### PROVIDED PASSAGE
□ □ □ □
His recollections are way off

At a debate in Boca Raton on Jan. 24, 2008, former Arkansas Gov. Mike Huckabee suggested that he was more in touch with how the economy was hurting working people than the other GOP candidates.

He said he was the only candidate at a prior debate — the one on Oct. 9, 2007 — to point out that middle- and lower-income Americans were feeling economic pain.

"A few months ago, when we were all in Dearborn, Mich., your network was the sponsor, with CNBC and MSNBC, and every one of us were asked, 'How's the economy doing?' " Huckabee said during the debate in Boca Raton. "Every one of my colleagues said, 'It's doing great.' And they gave all the numbers. ... The truth is I was the only guy on that stage who said, 'It may be doing great if you're at the top. It's different if you're on the bottom.' "

We find Huckabee's recollections are way off the mark.
□ □ □ □
### GIVEN MATERIAL

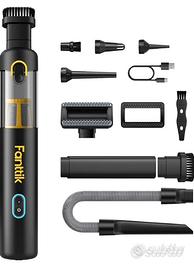 Fanttik Slim V8 Apex Aspirabriciole Senza Fili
□ □ □ □
### ASSIGNMENT 1
Translate this sentence from the Huckabee passage into Spanish: "We find Huckabee's recollections are way off the mark."
### ASSIGNMENT 2
Please return the part of the Huckabee passage between "His recollections are" and "off the mark.", inclusive, copied with no changes.

### TASK RESPONSE 1
Consideramos que los recuerdos de Huckabee están muy lejos de la realidad.

### TASK RESPONSE 2
His recollections are way off

At a debate in Boca Raton on Jan. 24, 2008, former Arkansas Gov. Mike Huckabee suggested that he was more in touch with how the economy was hurting working people than the other GOP candidates.

He said he was the only candidate at a prior debate — the one on Oct. 9, 2007 — to point out that middle- and lower-income Americans were feeling economic pain.

"A few months ago, when we were all in Dearborn, Mich., your network was the sponsor, with CNBC and MSNBC, and every one of us were asked, 'How's the economy doing?' " Huckabee said during the debate in Boca Raton. "Every one of my colleagues said, 'It's doing great.' And they gave all the numbers. ... The truth is I was the only guy on that stage who said, 'It may be doing great if you're at the top. It's different if you're on the bottom.' "

We find Huckabee's recollections are way off the mark.